Efira plays Marie-Lou Fontaine, who runs a nursing home in the Paris suburbs and pushes a care philosophy her staff resists, a method built on treating the dying as people rather than tasks. Okamoto plays Mari Morisaki, a terminally ill Japanese playwright whose arrival reorganises Marie-Lou’s sense of her own work. The film sets care against the economics that constrain it, and lets the friction between a system measured in efficiency and a death measured in attention carry the drama without ever raising its voice.

Hamaguchi works the way critics at Cannes have come to expect and the broad arthouse audience still finds startling: long, unbroken dialogue scenes that refuse to cut for emphasis, performances calibrated to the register of actual conversation rather than dramatic beats. The bilingual structure — French and Japanese threaded through the same rooms — turns translation itself into a theme, the gap between what is said and what survives the crossing. The premiere drew a seven-minute ovation, and the film sat among the highest-rated titles on the critics’ grid.
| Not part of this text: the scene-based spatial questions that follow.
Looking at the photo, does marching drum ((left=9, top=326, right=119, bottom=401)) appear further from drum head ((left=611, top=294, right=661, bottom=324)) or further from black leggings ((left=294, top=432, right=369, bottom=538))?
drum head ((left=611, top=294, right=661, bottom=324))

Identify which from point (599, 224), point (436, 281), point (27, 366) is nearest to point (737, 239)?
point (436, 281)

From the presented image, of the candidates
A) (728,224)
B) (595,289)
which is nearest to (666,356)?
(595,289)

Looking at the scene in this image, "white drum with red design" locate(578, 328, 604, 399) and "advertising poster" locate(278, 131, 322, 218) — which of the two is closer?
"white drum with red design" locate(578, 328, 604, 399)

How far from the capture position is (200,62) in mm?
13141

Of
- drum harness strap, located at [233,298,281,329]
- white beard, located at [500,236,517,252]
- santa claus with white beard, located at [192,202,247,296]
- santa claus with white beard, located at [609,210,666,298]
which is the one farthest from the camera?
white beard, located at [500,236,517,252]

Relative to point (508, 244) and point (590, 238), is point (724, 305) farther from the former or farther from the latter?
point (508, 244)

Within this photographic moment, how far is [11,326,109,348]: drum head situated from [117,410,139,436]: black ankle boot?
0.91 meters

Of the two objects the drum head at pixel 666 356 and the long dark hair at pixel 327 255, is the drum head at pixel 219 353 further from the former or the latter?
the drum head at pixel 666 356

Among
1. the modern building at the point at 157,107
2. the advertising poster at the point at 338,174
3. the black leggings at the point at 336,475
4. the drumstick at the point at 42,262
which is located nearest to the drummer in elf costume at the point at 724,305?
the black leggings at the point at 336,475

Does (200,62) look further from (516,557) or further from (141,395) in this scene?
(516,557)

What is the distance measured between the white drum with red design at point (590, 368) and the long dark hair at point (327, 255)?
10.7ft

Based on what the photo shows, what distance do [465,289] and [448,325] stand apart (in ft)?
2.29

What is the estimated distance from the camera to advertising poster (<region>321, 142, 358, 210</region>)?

The win extends a career that has quietly become one of the most decorated in world cinema. Hamaguchi reached a global audience with Drive My Car, after the five-hour Happy Hour and the Berlin-winning Wheel of Fortune and Fantasy, and All of a Sudden is his first move into European-language production. He carries the same instrument across the border: dialogue as the load-bearing structure, duration as a form of respect for the viewer’s attention rather than a test of it.

What the film cannot get around is its own length. A 196-minute drama about end-of-life care is, by design, a hard sell to the audience whose relationship with mortality it most wants to reach, and the shared acting prize, while precise, also quietly admits the jury could not rank one half of a two-hander over the other. Whether that reads as generosity or indecision is the argument the film leaves in the room.

The forward path runs through the specialty circuit Hamaguchi has mastered, now with two prize-winning performances to carry it. For Efira, a César-level fixture of French cinema, the award is international consolidation; for Okamoto, better known to global audiences from genre and franchise work, it is a reframing. A Cannes acting prize tends to redirect the careers it touches, and a shared one redirects two at once — the quietest large consequence of the night.